__WHAT THE TASK REQUIRES__
Reproduce the records verbatim, from their start through the line containing "6.71 meters", both ends included, and leave out the pictures.

··· RECORDED DATA

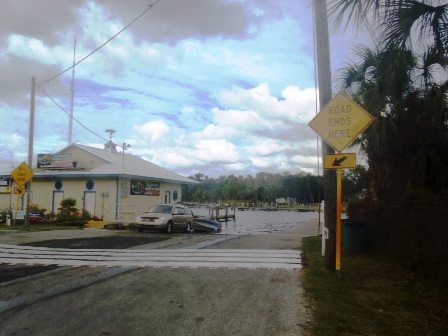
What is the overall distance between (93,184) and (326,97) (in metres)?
21.2

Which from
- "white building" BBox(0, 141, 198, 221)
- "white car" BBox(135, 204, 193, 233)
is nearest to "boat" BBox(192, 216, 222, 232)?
"white car" BBox(135, 204, 193, 233)

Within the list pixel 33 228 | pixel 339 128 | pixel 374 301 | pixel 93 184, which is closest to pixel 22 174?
pixel 33 228


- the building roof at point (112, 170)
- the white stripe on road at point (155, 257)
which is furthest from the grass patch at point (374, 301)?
the building roof at point (112, 170)

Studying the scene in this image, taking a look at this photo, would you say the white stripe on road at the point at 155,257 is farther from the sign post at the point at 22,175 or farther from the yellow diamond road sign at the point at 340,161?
the sign post at the point at 22,175

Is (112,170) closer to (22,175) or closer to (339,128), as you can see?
(22,175)

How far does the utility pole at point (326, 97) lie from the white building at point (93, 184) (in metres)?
18.6

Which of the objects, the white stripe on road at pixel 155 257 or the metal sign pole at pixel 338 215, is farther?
the white stripe on road at pixel 155 257

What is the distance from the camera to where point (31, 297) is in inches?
261

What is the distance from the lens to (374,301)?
6.71 meters

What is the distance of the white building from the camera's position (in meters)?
27.0

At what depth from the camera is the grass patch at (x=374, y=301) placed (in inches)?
213

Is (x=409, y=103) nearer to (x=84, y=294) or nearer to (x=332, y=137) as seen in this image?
(x=332, y=137)

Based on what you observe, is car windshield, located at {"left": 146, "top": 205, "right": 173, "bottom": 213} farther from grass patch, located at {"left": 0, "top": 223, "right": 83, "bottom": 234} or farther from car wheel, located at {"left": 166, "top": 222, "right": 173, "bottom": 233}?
grass patch, located at {"left": 0, "top": 223, "right": 83, "bottom": 234}

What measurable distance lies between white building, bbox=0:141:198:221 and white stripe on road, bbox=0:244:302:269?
552 inches
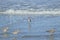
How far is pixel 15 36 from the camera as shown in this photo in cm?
320

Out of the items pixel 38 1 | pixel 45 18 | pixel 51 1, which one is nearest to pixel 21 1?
pixel 38 1

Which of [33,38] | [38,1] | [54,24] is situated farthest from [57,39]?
[38,1]

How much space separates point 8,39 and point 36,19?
195cm

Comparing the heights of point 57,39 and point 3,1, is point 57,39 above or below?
below

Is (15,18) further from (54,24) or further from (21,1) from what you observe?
(21,1)

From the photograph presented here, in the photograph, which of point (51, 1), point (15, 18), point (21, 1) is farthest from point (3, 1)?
point (15, 18)

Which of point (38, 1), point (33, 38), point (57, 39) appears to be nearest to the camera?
point (33, 38)

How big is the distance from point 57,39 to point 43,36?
0.28 meters

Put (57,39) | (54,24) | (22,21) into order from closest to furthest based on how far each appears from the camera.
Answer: (57,39) < (54,24) < (22,21)

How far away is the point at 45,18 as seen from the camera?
520 cm

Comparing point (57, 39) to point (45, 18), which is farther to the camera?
point (45, 18)

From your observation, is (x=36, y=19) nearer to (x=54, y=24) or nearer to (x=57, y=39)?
(x=54, y=24)

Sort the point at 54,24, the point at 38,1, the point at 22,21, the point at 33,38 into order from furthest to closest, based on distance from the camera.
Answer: the point at 38,1, the point at 22,21, the point at 54,24, the point at 33,38

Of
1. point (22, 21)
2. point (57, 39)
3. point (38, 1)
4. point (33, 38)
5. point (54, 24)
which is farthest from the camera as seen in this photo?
point (38, 1)
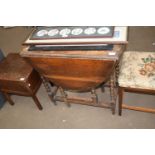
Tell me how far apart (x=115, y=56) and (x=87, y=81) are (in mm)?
388

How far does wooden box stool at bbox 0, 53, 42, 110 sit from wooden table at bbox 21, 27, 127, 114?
0.21m

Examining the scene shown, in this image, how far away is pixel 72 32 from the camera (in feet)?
4.71

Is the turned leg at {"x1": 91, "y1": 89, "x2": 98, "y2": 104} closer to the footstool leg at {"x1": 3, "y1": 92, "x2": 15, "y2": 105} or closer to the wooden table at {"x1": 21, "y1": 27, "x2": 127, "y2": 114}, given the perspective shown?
the wooden table at {"x1": 21, "y1": 27, "x2": 127, "y2": 114}

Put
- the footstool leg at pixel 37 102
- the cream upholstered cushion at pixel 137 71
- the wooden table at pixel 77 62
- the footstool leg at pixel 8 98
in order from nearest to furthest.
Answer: the wooden table at pixel 77 62 → the cream upholstered cushion at pixel 137 71 → the footstool leg at pixel 37 102 → the footstool leg at pixel 8 98

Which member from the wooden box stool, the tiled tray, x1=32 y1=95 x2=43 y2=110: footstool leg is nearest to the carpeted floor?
x1=32 y1=95 x2=43 y2=110: footstool leg

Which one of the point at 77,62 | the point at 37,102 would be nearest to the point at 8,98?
the point at 37,102

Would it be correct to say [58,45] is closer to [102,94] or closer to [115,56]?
[115,56]

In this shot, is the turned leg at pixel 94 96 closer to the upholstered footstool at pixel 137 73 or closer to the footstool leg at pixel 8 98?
the upholstered footstool at pixel 137 73

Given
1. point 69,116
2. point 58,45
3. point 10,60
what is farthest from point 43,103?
point 58,45

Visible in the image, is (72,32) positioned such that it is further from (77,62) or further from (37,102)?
(37,102)

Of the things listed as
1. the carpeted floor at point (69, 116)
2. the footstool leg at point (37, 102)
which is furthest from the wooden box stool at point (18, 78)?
the carpeted floor at point (69, 116)

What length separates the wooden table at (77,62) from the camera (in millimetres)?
1295

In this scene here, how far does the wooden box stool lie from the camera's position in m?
1.76

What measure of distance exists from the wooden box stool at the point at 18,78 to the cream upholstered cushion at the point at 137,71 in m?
0.84
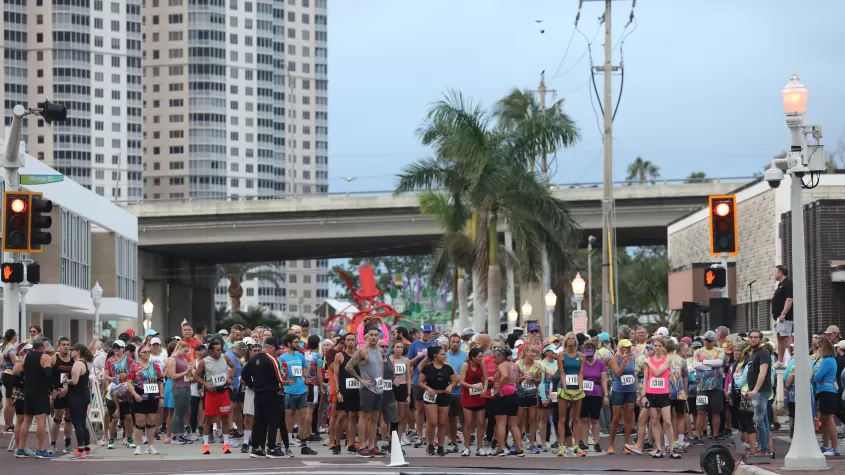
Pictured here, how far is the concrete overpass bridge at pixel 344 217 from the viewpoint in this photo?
67062 mm

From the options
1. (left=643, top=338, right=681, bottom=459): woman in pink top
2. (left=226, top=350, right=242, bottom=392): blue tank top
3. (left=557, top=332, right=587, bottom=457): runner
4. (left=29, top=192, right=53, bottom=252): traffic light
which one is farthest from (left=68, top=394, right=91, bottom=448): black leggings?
(left=643, top=338, right=681, bottom=459): woman in pink top

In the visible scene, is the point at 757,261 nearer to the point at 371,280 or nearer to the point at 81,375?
the point at 371,280

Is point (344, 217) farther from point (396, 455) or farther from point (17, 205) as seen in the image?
point (396, 455)

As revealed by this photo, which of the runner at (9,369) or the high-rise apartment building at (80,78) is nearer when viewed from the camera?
the runner at (9,369)

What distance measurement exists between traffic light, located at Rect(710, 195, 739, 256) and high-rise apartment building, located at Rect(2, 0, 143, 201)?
15505cm

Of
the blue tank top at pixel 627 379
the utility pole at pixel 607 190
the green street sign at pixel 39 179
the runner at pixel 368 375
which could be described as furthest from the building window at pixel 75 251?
the blue tank top at pixel 627 379

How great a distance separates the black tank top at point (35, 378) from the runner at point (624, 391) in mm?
8586

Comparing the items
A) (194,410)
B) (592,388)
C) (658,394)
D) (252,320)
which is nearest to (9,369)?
(194,410)

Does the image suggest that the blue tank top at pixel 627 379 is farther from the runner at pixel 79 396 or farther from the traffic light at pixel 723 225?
the runner at pixel 79 396

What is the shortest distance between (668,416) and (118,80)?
6586 inches

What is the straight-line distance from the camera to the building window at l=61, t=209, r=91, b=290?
49.9m

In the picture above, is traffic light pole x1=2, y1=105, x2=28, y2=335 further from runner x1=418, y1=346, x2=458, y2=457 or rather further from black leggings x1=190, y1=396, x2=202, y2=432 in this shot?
runner x1=418, y1=346, x2=458, y2=457

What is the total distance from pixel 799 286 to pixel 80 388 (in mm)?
10504

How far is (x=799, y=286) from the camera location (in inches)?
670
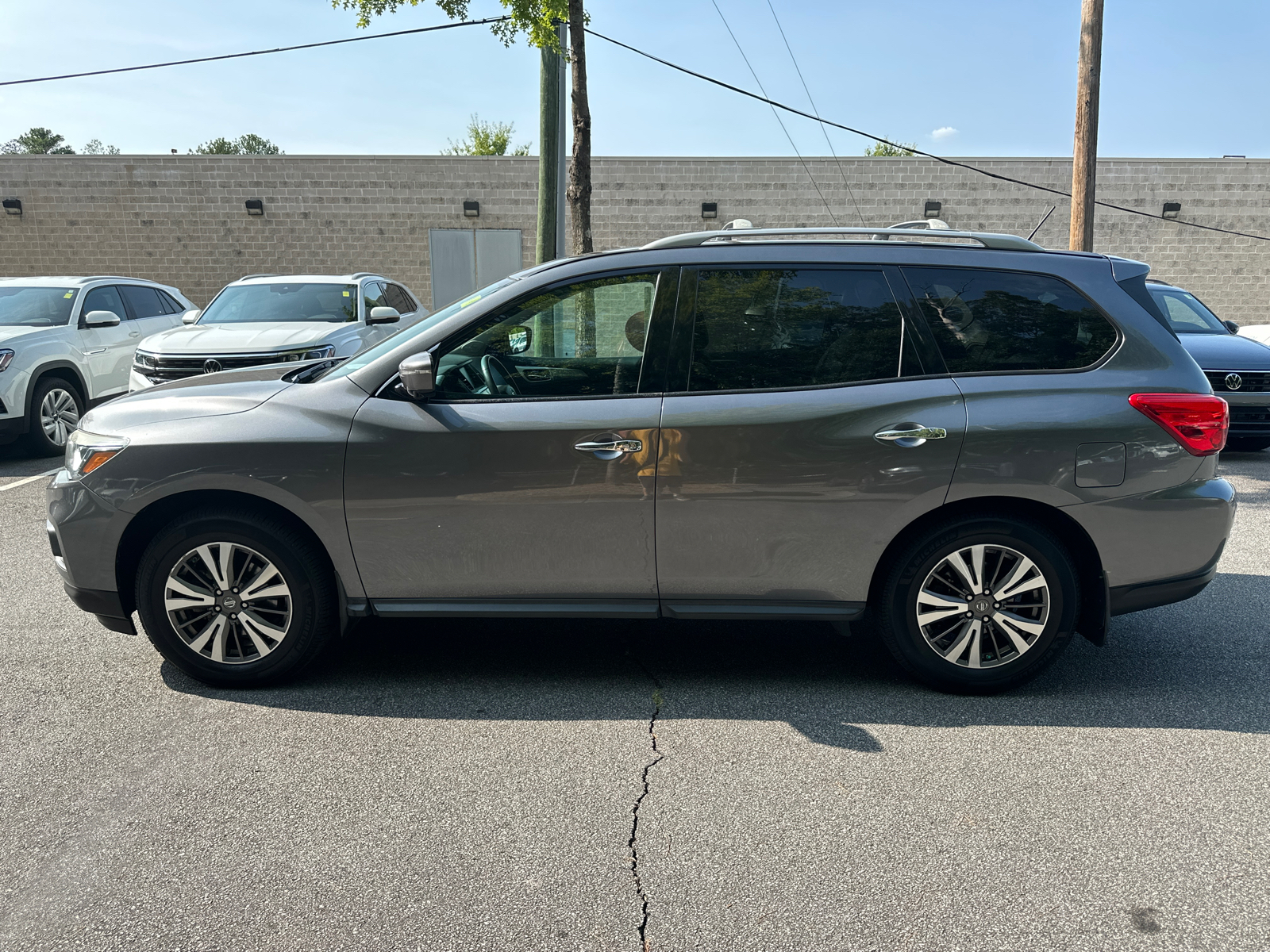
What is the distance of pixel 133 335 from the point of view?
11.2 metres

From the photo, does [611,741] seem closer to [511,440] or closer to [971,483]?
[511,440]

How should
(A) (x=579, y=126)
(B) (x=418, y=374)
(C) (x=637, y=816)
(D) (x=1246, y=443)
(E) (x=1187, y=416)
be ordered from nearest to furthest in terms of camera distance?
1. (C) (x=637, y=816)
2. (B) (x=418, y=374)
3. (E) (x=1187, y=416)
4. (D) (x=1246, y=443)
5. (A) (x=579, y=126)

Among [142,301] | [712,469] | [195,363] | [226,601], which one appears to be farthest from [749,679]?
[142,301]

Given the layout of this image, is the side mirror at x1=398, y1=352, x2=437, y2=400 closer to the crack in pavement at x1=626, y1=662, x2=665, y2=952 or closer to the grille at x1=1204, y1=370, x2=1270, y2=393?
the crack in pavement at x1=626, y1=662, x2=665, y2=952

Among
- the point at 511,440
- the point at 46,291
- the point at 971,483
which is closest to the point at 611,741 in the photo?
the point at 511,440

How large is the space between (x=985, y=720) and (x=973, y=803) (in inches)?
27.5

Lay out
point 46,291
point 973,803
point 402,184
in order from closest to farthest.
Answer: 1. point 973,803
2. point 46,291
3. point 402,184

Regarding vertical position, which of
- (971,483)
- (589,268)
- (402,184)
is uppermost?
(402,184)

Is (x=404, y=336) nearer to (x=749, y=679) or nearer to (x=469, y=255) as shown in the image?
(x=749, y=679)

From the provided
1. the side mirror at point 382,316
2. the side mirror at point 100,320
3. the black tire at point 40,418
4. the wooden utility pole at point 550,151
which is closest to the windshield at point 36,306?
the side mirror at point 100,320

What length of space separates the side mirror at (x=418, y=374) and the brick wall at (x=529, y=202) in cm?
1931

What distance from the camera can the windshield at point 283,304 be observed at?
10.3 metres

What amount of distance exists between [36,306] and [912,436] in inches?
404

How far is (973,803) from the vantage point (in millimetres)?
3154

······

__THE SOLUTION__
What is the overall distance between (93,184) and (326,97) (in metres)?
21.2

Which from
- "white building" BBox(0, 141, 198, 221)
- "white car" BBox(135, 204, 193, 233)
is nearest to "boat" BBox(192, 216, 222, 232)?
"white car" BBox(135, 204, 193, 233)

Within the list pixel 33 228 | pixel 339 128 | pixel 374 301 | pixel 93 184, which is closest to pixel 22 174?
pixel 33 228


- the building roof at point (112, 170)
- the white stripe on road at point (155, 257)
which is furthest from the grass patch at point (374, 301)?
the building roof at point (112, 170)

Studying the scene in this image, taking a look at this photo, would you say the white stripe on road at the point at 155,257 is farther from the sign post at the point at 22,175 or farther from the yellow diamond road sign at the point at 340,161?
the sign post at the point at 22,175

Is (112,170) closer to (22,175) or closer to (339,128), as you can see?
(22,175)

How far does the utility pole at point (326, 97) lie from the white building at point (93, 184) (in metres)?
18.6

Which of the objects, the white stripe on road at pixel 155 257 or the metal sign pole at pixel 338 215, is farther?
the white stripe on road at pixel 155 257

What is the distance from the camera to where point (31, 297) is in inches?
261

What is the distance from the lens to (374,301)?
6.71 meters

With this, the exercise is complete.